Portrait on Black Of Old woman Praying

I believe that Prayer may be the greatest gift we have been given – next to the Atonement! It has been my personal experience that sincere, daily prayer is an indispensable tool in  bringing me closer to God and to true balance in my life.

I love that prayer has helped me to know God better and helped me to understand more and more the true mentor and friend that my Creator is. I know of His perfection and of His love but I also know, from my near death experience, that this life is meant to be a growth experience. Prayer has helped me to grow with God as my ally. I hope that you will allow prayer to strengthen your relationship with God as well!
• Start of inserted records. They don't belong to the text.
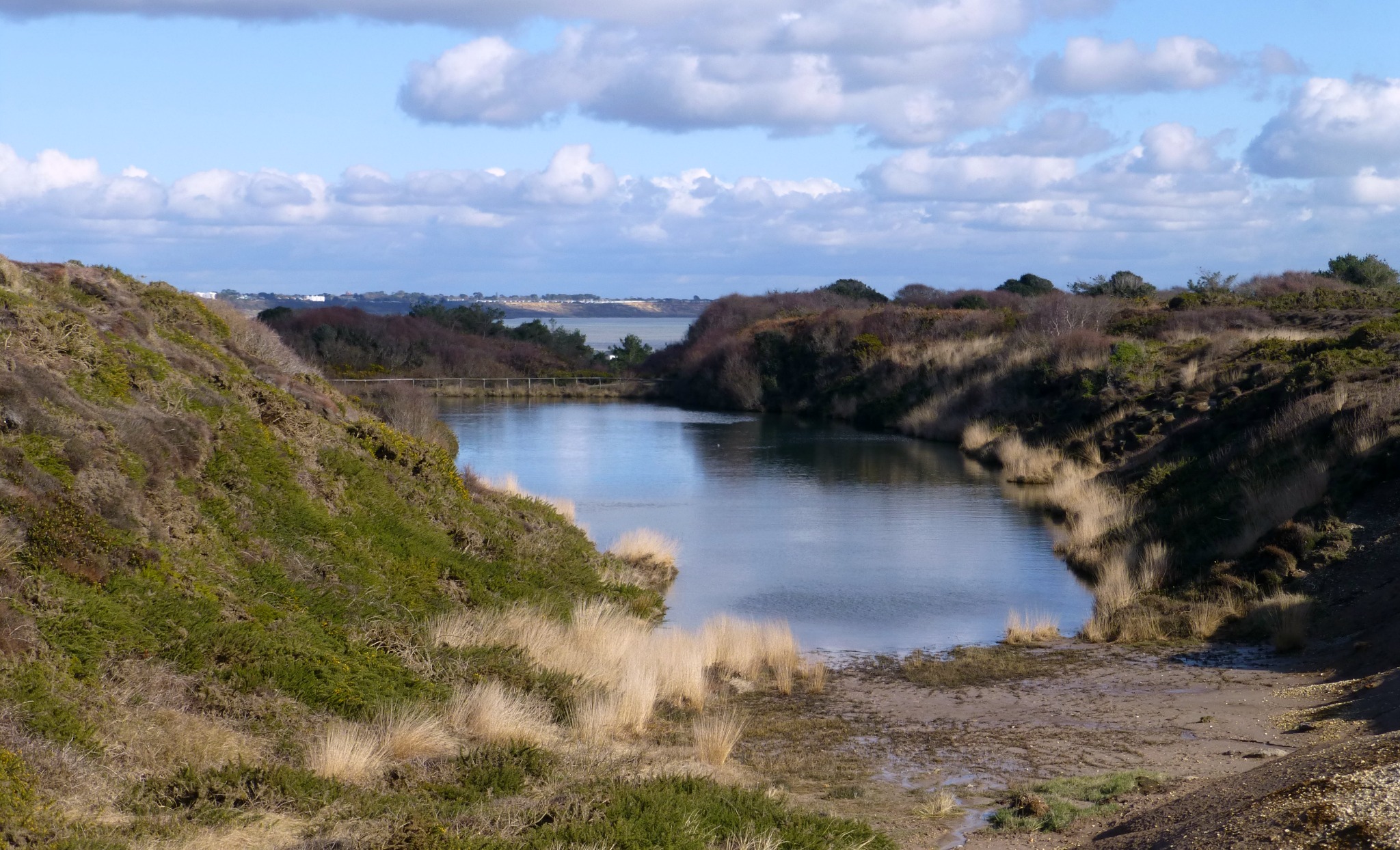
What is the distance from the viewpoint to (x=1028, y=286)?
78.4 metres

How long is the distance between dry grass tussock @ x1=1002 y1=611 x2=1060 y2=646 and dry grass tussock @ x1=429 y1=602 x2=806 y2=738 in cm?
272

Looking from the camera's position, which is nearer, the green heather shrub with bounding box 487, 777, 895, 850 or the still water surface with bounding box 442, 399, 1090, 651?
the green heather shrub with bounding box 487, 777, 895, 850

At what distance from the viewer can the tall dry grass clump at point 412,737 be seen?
866 centimetres

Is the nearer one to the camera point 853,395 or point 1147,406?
point 1147,406

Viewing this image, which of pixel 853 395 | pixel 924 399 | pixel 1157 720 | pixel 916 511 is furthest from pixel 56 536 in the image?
pixel 853 395

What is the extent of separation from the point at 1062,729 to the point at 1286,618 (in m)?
4.84

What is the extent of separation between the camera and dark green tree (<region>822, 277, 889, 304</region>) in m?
81.2

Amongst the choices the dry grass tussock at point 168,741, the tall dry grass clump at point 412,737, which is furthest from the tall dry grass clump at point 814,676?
the dry grass tussock at point 168,741

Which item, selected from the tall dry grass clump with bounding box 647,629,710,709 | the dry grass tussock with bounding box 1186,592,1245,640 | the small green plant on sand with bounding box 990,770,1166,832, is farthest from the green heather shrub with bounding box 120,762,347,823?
the dry grass tussock with bounding box 1186,592,1245,640

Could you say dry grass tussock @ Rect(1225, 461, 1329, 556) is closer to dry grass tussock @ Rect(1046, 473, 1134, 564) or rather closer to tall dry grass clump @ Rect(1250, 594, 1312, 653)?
tall dry grass clump @ Rect(1250, 594, 1312, 653)

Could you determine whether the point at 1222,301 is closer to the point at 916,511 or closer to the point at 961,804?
the point at 916,511

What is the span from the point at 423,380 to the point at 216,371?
4889cm

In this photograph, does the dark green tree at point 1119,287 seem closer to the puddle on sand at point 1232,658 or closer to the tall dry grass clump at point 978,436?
the tall dry grass clump at point 978,436

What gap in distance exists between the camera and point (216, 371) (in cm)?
1524
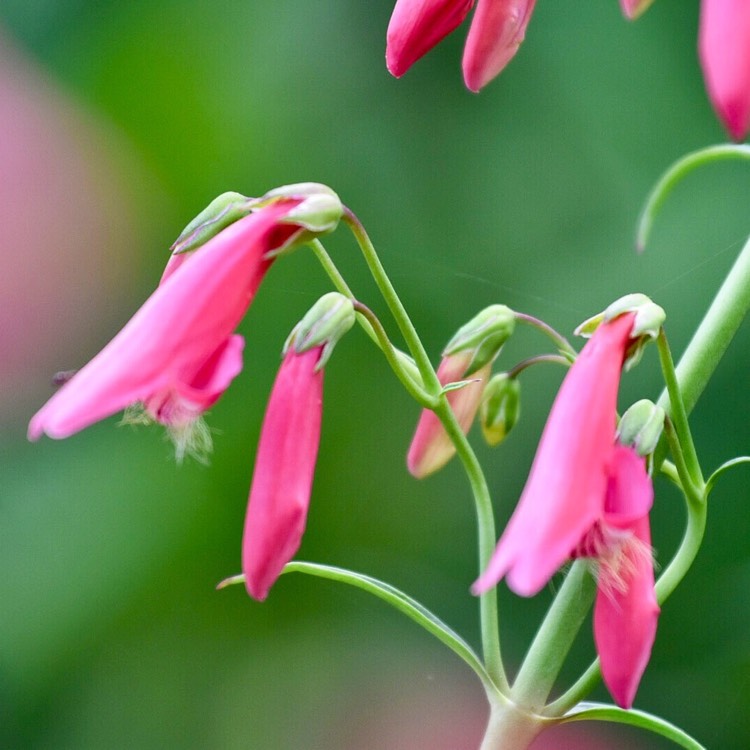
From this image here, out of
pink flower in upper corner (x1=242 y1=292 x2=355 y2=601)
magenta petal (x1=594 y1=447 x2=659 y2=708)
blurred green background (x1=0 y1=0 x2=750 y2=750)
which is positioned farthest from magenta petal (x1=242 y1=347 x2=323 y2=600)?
blurred green background (x1=0 y1=0 x2=750 y2=750)

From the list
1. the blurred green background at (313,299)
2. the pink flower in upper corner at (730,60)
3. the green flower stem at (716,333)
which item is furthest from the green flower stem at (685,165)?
the blurred green background at (313,299)

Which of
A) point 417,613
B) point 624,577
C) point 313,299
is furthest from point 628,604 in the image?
point 313,299

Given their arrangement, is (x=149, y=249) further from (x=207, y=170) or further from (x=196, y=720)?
(x=196, y=720)

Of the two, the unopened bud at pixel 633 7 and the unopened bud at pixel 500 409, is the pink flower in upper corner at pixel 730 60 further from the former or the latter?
the unopened bud at pixel 500 409

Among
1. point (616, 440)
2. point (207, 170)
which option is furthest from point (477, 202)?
point (616, 440)

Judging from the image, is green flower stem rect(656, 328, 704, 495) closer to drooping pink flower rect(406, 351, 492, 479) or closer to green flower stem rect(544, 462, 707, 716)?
green flower stem rect(544, 462, 707, 716)

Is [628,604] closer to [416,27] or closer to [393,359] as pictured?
[393,359]
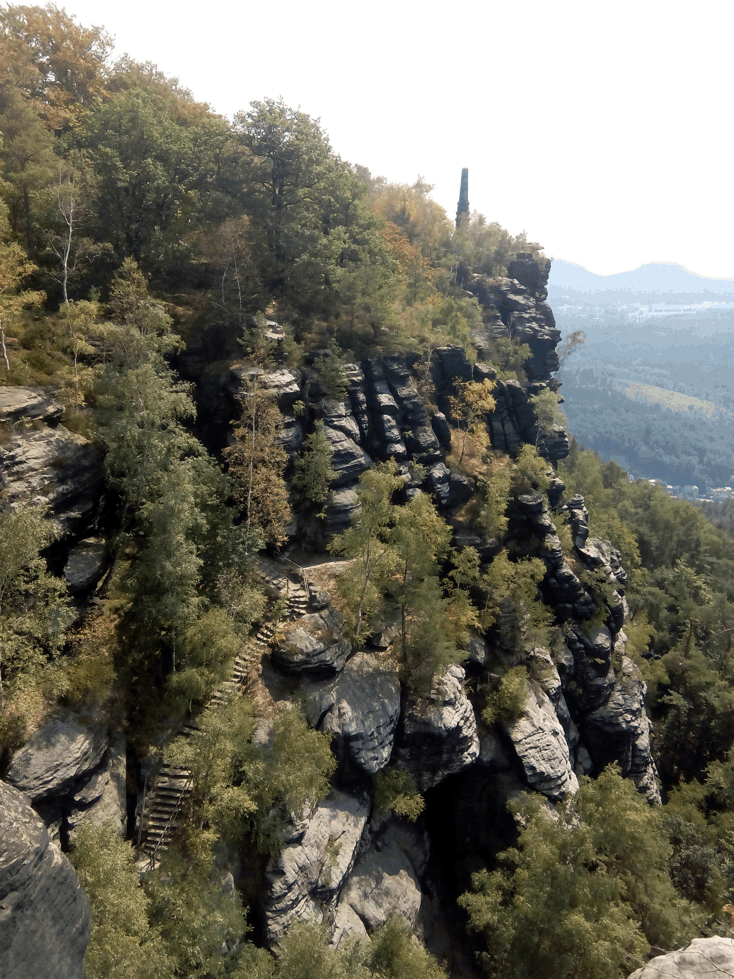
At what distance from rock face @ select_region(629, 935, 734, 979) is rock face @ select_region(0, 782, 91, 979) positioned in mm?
19352

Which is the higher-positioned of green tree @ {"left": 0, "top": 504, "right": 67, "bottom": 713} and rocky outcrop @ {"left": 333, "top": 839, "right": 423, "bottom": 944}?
green tree @ {"left": 0, "top": 504, "right": 67, "bottom": 713}

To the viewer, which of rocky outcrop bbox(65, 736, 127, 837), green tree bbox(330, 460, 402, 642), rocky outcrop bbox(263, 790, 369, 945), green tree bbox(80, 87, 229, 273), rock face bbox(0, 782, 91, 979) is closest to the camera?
rock face bbox(0, 782, 91, 979)

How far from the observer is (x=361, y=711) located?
30.1 m

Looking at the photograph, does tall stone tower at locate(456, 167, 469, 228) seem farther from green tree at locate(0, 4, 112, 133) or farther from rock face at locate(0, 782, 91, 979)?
rock face at locate(0, 782, 91, 979)

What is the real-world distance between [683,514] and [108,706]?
296 feet

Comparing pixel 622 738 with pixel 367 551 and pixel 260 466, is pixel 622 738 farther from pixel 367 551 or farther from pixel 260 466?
pixel 260 466

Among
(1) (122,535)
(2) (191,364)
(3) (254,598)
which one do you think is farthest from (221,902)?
(2) (191,364)

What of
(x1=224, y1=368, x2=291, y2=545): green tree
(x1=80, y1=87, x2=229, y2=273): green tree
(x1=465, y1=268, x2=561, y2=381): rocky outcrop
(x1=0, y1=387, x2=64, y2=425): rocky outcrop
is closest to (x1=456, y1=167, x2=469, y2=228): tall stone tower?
(x1=465, y1=268, x2=561, y2=381): rocky outcrop

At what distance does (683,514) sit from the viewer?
85.6 metres

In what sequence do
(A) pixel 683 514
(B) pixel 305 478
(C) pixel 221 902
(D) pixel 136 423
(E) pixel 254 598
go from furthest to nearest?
(A) pixel 683 514 → (B) pixel 305 478 → (E) pixel 254 598 → (D) pixel 136 423 → (C) pixel 221 902

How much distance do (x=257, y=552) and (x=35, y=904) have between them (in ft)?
67.3

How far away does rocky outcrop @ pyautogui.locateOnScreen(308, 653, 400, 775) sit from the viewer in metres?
29.0

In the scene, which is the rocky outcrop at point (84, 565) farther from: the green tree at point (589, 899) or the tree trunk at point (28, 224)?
the green tree at point (589, 899)

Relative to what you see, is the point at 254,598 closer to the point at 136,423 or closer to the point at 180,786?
the point at 180,786
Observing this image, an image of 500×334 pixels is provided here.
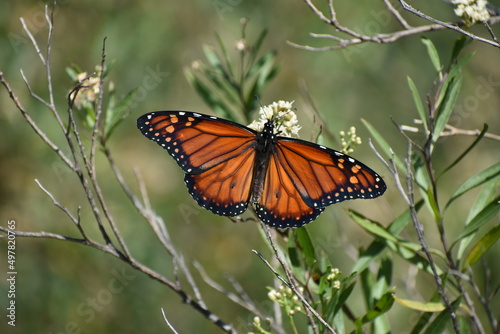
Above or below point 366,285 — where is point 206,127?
above

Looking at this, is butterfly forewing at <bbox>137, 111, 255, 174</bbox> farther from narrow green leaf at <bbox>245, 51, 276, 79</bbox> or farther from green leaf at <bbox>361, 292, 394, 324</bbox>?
green leaf at <bbox>361, 292, 394, 324</bbox>

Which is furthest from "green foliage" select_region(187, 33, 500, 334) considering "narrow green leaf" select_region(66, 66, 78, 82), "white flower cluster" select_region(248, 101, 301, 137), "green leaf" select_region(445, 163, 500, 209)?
"narrow green leaf" select_region(66, 66, 78, 82)

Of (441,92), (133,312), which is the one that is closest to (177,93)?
(133,312)

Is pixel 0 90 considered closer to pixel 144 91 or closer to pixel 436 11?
pixel 144 91

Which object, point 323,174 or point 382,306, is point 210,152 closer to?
point 323,174

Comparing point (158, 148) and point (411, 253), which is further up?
point (158, 148)

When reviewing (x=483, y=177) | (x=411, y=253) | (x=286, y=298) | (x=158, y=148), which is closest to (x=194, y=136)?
(x=286, y=298)
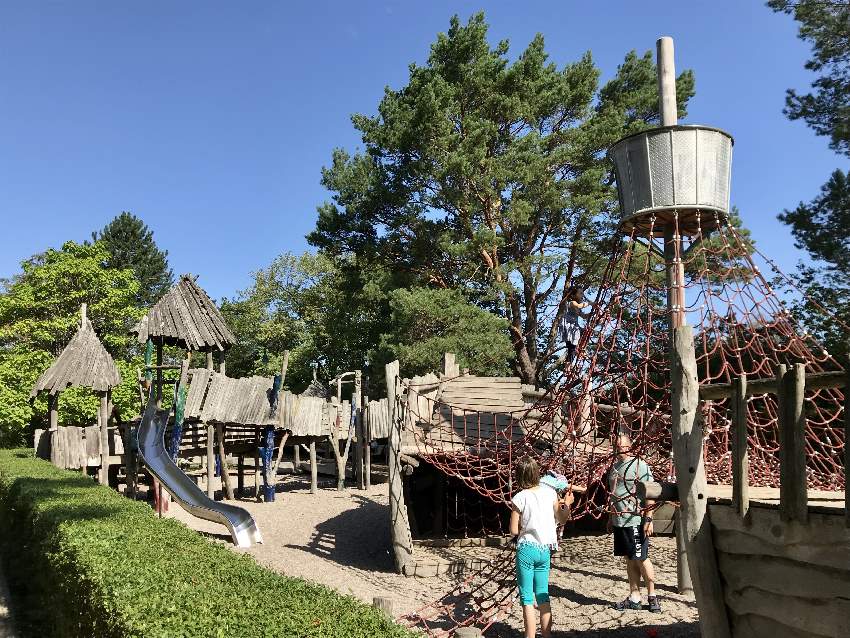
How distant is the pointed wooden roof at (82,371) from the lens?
15.7 meters

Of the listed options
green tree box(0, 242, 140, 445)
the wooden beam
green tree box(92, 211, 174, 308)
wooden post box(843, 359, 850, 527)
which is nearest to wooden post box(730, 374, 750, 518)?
the wooden beam

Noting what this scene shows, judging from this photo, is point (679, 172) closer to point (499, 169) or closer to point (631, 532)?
point (631, 532)

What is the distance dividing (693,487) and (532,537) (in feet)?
4.92

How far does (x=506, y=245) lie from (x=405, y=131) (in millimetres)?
4410

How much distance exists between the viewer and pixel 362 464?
1647 cm

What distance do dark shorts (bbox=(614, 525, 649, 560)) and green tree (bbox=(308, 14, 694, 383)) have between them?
40.9ft

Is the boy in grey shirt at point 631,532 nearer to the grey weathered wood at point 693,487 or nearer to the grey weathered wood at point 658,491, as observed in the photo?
the grey weathered wood at point 658,491

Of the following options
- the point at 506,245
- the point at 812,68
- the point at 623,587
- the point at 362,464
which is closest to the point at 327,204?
the point at 506,245

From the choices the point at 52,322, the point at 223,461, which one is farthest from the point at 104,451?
the point at 52,322

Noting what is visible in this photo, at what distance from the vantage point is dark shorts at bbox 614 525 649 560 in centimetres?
645

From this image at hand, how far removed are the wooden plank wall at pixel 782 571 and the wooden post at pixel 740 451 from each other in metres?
0.06

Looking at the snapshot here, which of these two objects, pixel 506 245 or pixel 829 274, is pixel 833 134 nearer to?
pixel 829 274

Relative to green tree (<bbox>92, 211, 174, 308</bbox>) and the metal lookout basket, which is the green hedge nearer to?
the metal lookout basket

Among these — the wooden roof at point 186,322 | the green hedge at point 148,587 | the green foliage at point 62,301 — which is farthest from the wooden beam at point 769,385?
the green foliage at point 62,301
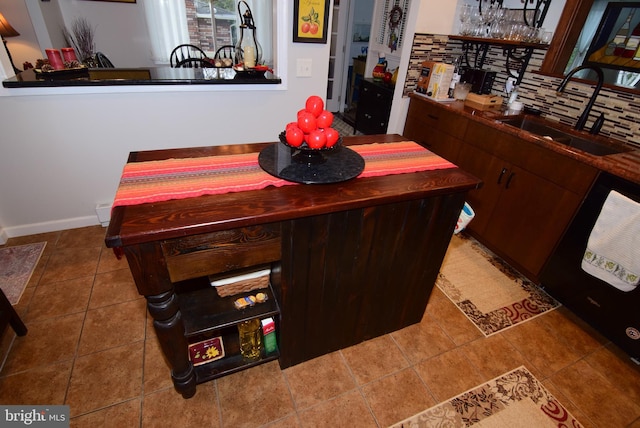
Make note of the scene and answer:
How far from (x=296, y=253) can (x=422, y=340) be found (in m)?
0.97

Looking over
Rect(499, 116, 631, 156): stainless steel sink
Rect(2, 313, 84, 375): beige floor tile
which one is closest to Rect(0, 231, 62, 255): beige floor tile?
Rect(2, 313, 84, 375): beige floor tile

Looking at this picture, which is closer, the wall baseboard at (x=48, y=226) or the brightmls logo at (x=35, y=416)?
the brightmls logo at (x=35, y=416)

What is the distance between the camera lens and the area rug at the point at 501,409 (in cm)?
131

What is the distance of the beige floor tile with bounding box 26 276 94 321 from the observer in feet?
5.38

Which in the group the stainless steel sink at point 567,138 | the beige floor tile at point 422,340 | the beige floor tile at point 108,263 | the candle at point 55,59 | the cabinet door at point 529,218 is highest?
the candle at point 55,59

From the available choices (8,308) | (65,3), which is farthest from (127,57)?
(8,308)

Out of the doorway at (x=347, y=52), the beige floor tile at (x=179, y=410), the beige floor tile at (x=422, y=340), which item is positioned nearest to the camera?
the beige floor tile at (x=179, y=410)

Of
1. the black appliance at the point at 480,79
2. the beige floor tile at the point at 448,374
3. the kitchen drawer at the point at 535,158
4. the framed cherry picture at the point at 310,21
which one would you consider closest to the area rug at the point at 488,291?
the beige floor tile at the point at 448,374

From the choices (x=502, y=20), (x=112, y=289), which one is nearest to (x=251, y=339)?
(x=112, y=289)

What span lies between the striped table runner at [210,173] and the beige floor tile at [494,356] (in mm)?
966

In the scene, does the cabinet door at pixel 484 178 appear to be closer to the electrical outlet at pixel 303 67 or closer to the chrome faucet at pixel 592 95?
the chrome faucet at pixel 592 95

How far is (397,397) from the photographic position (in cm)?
138

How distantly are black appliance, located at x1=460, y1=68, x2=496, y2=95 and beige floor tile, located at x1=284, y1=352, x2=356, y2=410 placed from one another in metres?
2.35

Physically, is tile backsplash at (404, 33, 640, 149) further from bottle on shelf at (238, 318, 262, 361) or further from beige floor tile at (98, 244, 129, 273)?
beige floor tile at (98, 244, 129, 273)
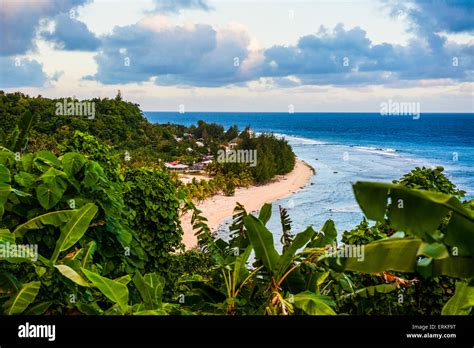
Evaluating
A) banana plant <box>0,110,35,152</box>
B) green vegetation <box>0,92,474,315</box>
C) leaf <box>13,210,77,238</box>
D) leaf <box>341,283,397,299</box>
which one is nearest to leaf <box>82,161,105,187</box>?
green vegetation <box>0,92,474,315</box>

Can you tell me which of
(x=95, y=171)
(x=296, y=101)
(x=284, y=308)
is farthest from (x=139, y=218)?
(x=284, y=308)

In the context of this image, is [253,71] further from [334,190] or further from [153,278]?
[334,190]

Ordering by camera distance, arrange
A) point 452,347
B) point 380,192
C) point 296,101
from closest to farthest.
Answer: point 380,192 → point 452,347 → point 296,101

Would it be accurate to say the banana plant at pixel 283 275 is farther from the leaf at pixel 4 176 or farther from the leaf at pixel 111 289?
the leaf at pixel 4 176

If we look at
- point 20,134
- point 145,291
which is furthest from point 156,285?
point 20,134

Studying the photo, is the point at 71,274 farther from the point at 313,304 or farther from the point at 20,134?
the point at 20,134

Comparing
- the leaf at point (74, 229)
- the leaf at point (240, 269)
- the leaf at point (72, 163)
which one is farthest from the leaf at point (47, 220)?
the leaf at point (240, 269)
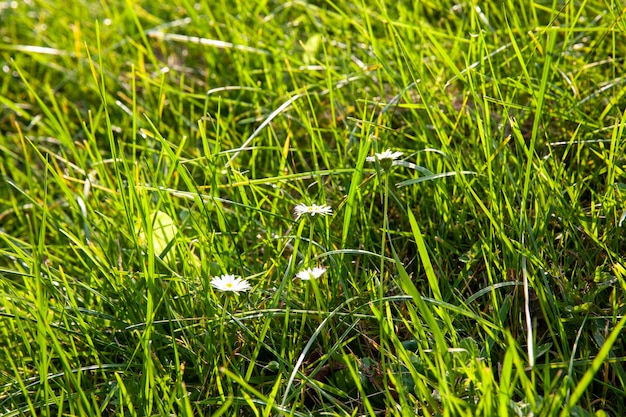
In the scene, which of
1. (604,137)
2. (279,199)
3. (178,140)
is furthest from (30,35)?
(604,137)

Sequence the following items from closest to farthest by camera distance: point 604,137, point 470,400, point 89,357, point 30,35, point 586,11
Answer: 1. point 470,400
2. point 89,357
3. point 604,137
4. point 586,11
5. point 30,35

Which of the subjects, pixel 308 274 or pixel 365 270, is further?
pixel 365 270

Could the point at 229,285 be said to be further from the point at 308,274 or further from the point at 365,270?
the point at 365,270

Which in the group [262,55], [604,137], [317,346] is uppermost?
[262,55]

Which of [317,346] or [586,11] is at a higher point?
[586,11]

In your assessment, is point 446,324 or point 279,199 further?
point 279,199

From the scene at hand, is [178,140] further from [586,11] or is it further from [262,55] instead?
[586,11]

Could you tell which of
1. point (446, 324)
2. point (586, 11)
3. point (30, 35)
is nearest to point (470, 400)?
point (446, 324)

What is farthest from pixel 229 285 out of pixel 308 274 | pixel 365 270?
pixel 365 270

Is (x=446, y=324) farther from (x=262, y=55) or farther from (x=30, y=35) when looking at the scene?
(x=30, y=35)

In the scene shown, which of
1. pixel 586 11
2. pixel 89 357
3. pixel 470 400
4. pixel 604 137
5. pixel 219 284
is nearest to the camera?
pixel 470 400
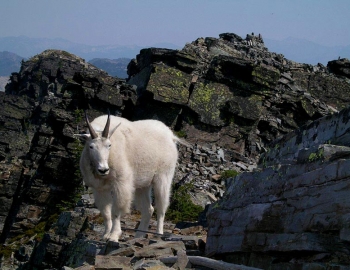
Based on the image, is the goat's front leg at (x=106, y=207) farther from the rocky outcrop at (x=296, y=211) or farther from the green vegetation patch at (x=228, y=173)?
the green vegetation patch at (x=228, y=173)

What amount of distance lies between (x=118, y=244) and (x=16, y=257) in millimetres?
12029

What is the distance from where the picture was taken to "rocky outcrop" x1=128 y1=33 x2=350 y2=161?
88.7 feet

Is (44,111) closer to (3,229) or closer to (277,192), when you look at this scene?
(3,229)

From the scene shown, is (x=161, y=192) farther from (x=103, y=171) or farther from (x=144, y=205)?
(x=103, y=171)

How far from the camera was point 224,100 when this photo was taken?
2741cm

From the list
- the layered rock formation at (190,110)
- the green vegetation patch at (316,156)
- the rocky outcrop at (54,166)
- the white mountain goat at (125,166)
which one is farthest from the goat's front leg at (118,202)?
the layered rock formation at (190,110)

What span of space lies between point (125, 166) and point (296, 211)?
4977mm

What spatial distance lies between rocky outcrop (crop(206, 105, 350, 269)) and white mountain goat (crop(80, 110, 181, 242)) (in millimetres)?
2397

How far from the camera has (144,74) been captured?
29.2m

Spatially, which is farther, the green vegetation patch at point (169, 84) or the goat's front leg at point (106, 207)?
the green vegetation patch at point (169, 84)

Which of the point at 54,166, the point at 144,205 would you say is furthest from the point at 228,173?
the point at 144,205

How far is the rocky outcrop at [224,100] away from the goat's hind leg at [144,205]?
1382 cm

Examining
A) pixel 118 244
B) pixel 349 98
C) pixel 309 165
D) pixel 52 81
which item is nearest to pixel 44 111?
pixel 52 81

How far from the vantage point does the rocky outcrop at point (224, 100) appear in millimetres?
27031
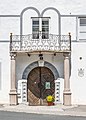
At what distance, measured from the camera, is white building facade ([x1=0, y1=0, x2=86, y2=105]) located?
28.1 meters

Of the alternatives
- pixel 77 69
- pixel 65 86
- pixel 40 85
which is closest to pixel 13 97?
pixel 40 85

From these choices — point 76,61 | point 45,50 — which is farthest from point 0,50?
point 76,61

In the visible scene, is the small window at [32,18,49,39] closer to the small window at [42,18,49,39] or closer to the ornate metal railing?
the small window at [42,18,49,39]

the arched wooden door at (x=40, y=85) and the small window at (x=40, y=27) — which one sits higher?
the small window at (x=40, y=27)

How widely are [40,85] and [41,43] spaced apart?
2777 millimetres

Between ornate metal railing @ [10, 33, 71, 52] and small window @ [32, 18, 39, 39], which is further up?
small window @ [32, 18, 39, 39]

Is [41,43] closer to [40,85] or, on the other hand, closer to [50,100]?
[40,85]

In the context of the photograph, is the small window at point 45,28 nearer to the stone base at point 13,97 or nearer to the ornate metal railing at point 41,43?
the ornate metal railing at point 41,43

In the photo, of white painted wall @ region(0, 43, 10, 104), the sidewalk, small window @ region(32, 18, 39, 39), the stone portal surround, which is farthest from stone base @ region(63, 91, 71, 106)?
small window @ region(32, 18, 39, 39)

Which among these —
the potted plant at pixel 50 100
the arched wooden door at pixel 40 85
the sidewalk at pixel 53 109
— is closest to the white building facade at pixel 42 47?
the arched wooden door at pixel 40 85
Today, I want to share a story that I love! :

One day in the mother house in Calcutta there were about three hundred novices and they were all out for the morning. One of the novices working in the kitchen came up to Mother Teresa and said, “We’ve planned poorly; we have no flour to back these chipaties for lunch.” Chipaties are little flour and water pancakes. The situation looked bleak—three hundred plus mouths are coming to be fed in about an hour and a half and there’s nothing to cook with. There’s no food.

“What I would expect Mother Teresa to do,” Fr. Langford explained to me, “Was that Mother would pick up the telephone and call some of her benefactors and mobilize them to find some way to feed her daughters. Instead, her reaction—her spontaneous reaction—was to say to this little one, ‘Sister, you’re in charge of the kitchen this week? Well then, go into the chapel and tell Jesus we have no food. That’s settled. Now let’s move on. What’s next?’”

Lo and behold, ten minutes later there was a ring at the door and Mother Teresa was called downstairs. A man she had never seen before was standing there with a clipboard. He addressed her saying “Mother Teresa, we were just informed that the teachers at the city schools are going on strike. Classes have been dismissed and we have 7,000 lunches we don’t know what to do with. Can you help us use them?”

God provided for the needs of his children.

Mother Teresa’s sanctity was built on a very simple foundation of deep faith and trust in God. Mother Teresa turned to Him in prayer, not only in need, but also to rest in the arms of the Father—body and spirit.

That is how Mother Teresa lived each day of her life.